In line with expectations, the RBA has decided to keep the cash rate at 0.25 of a percentage point. According to Finder, 85 per cent of experts predicted a hold of the cash rate, while the remaining 15 per cent predicted a cut to 0.1 of a percentage point.
In forecasting a hold of the cash rate, CreditorWatch chief executive and chief economist Harley Dale said the decision is appropriate given that the RBA already has measures in place to support Australian businesses.
“The appropriate focus today is on fiscal policy, with the federal budget being brought down this evening,” Mr Dale said.
“RBA governor Philip Lowe has repeatedly called on state and territory governments to step up to the plate in terms of spending and investment, to assist in generating the economic recovery Australia requires.
“In due course, the RBA will likely reduce the OCR to 0.10 [of a percentage point], but today wasn’t the day.
“Tonight, it is the turn of the federal government to set out a clear agenda for recovery in what is the most important fiscal update in close to a century.”

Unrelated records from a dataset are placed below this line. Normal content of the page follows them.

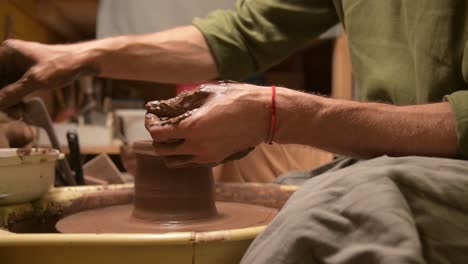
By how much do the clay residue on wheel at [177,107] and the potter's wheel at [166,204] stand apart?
0.20 m

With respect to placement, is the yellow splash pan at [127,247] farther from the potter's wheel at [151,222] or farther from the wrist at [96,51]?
the wrist at [96,51]

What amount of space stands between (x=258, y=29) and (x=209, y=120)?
676mm

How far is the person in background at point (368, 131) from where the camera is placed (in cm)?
54

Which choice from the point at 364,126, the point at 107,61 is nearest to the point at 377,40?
the point at 364,126

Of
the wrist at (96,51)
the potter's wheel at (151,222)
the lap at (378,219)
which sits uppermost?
the wrist at (96,51)

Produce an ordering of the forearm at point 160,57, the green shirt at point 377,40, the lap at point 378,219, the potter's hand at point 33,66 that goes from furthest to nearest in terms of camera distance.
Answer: the forearm at point 160,57 < the potter's hand at point 33,66 < the green shirt at point 377,40 < the lap at point 378,219

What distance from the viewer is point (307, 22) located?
1.29m

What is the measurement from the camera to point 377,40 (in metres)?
0.97

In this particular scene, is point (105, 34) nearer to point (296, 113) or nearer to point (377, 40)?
point (377, 40)

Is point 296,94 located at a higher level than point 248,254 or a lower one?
higher

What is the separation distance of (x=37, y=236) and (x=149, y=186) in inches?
11.3

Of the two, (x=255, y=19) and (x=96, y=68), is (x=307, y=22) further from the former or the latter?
(x=96, y=68)

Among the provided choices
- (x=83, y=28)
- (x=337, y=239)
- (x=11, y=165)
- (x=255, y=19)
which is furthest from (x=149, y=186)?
(x=83, y=28)

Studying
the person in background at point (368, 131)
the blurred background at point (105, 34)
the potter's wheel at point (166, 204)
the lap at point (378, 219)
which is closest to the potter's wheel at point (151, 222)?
the potter's wheel at point (166, 204)
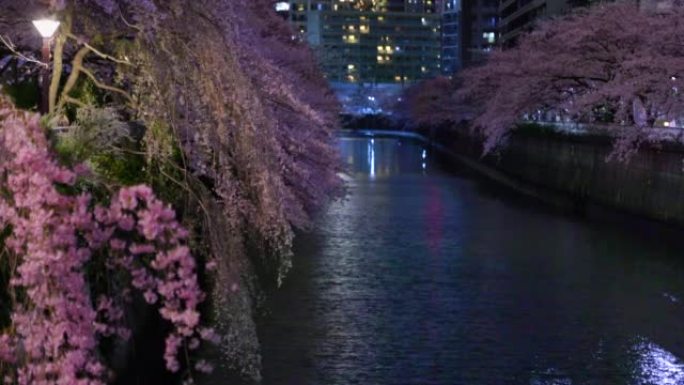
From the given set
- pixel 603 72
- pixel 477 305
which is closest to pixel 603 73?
pixel 603 72

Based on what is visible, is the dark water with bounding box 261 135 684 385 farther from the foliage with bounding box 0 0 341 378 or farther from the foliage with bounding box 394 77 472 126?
the foliage with bounding box 394 77 472 126

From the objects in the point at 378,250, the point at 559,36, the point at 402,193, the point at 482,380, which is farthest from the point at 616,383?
the point at 402,193

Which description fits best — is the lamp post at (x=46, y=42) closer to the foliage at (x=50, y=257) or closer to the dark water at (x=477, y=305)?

Griffith University economics professor Tony Makin said the biggest risk to recovery in coming quarters will be an appreciating exchange rate should significantly higher government spending be unveiled in the 2020–21 federal budget.
“International capital inflow reflecting foreigners buying bonds issued to fund the budget deficit strengthens the exchange rate, other things equal, as any good macroeconomics textbook tells us,” Mr Makin said.
“Further debt monetisation (printing money) by the RBA will offset this pressure but continue to cause asset price inflation. In the longer term (18–24 months away), goods and services inflation would normally accelerate as the economy rebounds.”